[Instruction]:
Copy out the material below word for word, leaving out the pictures.

[Dataset items]:
================================

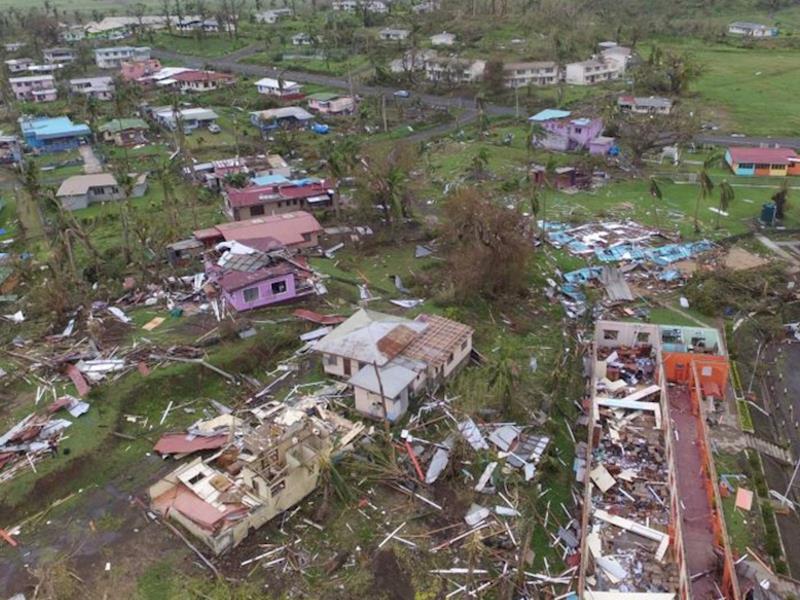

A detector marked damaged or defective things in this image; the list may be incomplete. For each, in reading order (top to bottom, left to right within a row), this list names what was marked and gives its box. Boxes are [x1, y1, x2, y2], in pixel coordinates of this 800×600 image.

damaged building [580, 322, 740, 600]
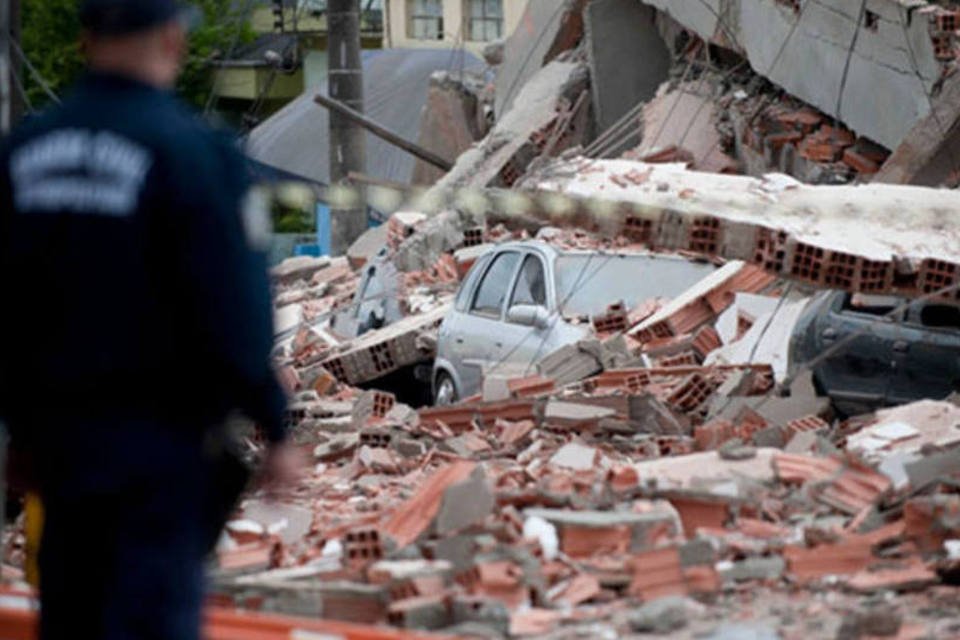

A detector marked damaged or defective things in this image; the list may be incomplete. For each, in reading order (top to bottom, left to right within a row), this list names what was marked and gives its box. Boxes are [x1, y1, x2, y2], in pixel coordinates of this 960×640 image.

cracked concrete wall [640, 0, 940, 149]
crushed silver car [432, 242, 716, 402]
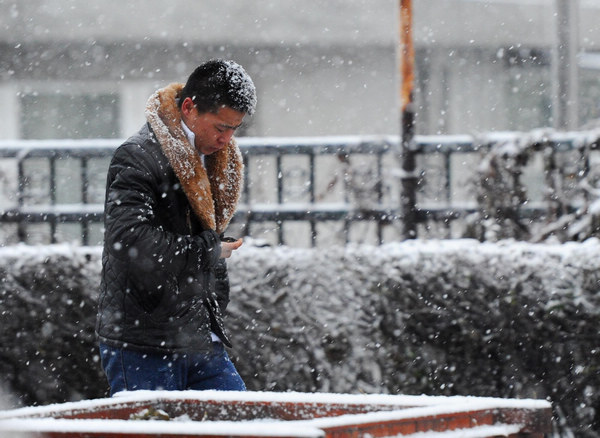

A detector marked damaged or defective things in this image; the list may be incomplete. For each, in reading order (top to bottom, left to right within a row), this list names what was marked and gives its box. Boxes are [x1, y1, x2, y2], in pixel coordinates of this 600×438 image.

rusty metal pole [398, 0, 418, 238]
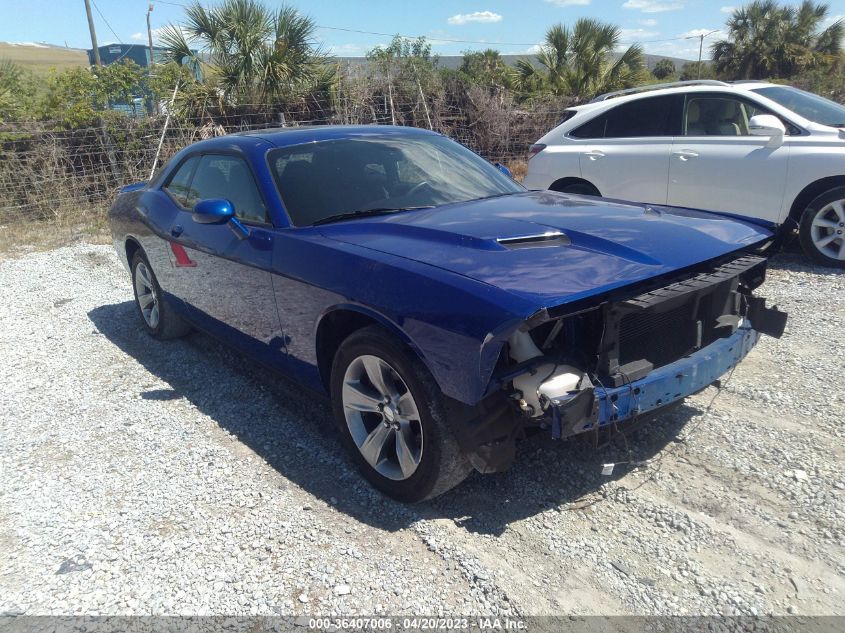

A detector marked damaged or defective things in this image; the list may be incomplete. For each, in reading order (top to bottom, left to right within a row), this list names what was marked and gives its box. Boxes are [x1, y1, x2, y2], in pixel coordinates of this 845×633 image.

damaged blue dodge challenger [109, 124, 788, 498]
crumpled front bumper [548, 324, 760, 436]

================================

[Response]:
A detector marked damaged or defective things in this image; the list may be incomplete. For each, in reading order (top to bottom, left to right within a row), this list names what was marked and gives its box. Boxes are [x1, y1, x2, y2], in pixel coordinates of this 800×600 image.

damaged building [580, 322, 740, 600]

A detector marked damaged or defective things in this image; the list may be incomplete. For each, in reading order (top to bottom, left to right within a row), this list names what was marked and gives its box. Boxes are [x1, y1, x2, y2], in pixel coordinates of this 960×640 image.

cracked concrete wall [640, 0, 940, 149]
crushed silver car [432, 242, 716, 402]

A detector marked damaged or defective things in this image; the list may be incomplete. For each, in reading order (top to bottom, left to right within a row), this list names what was marked and gives its box. Boxes are [x1, y1, x2, y2], in pixel coordinates of this 600×438 image.

rusty metal pole [398, 0, 418, 238]

A detector marked damaged or defective things in this image; the list may be incomplete. For each, in reading order (top to bottom, left to right within a row), this list names what was marked and gives its box. Boxes are [x1, y1, x2, y2], in pixel coordinates of this 845×633 image.

damaged blue dodge challenger [109, 124, 788, 498]
crumpled front bumper [548, 324, 760, 436]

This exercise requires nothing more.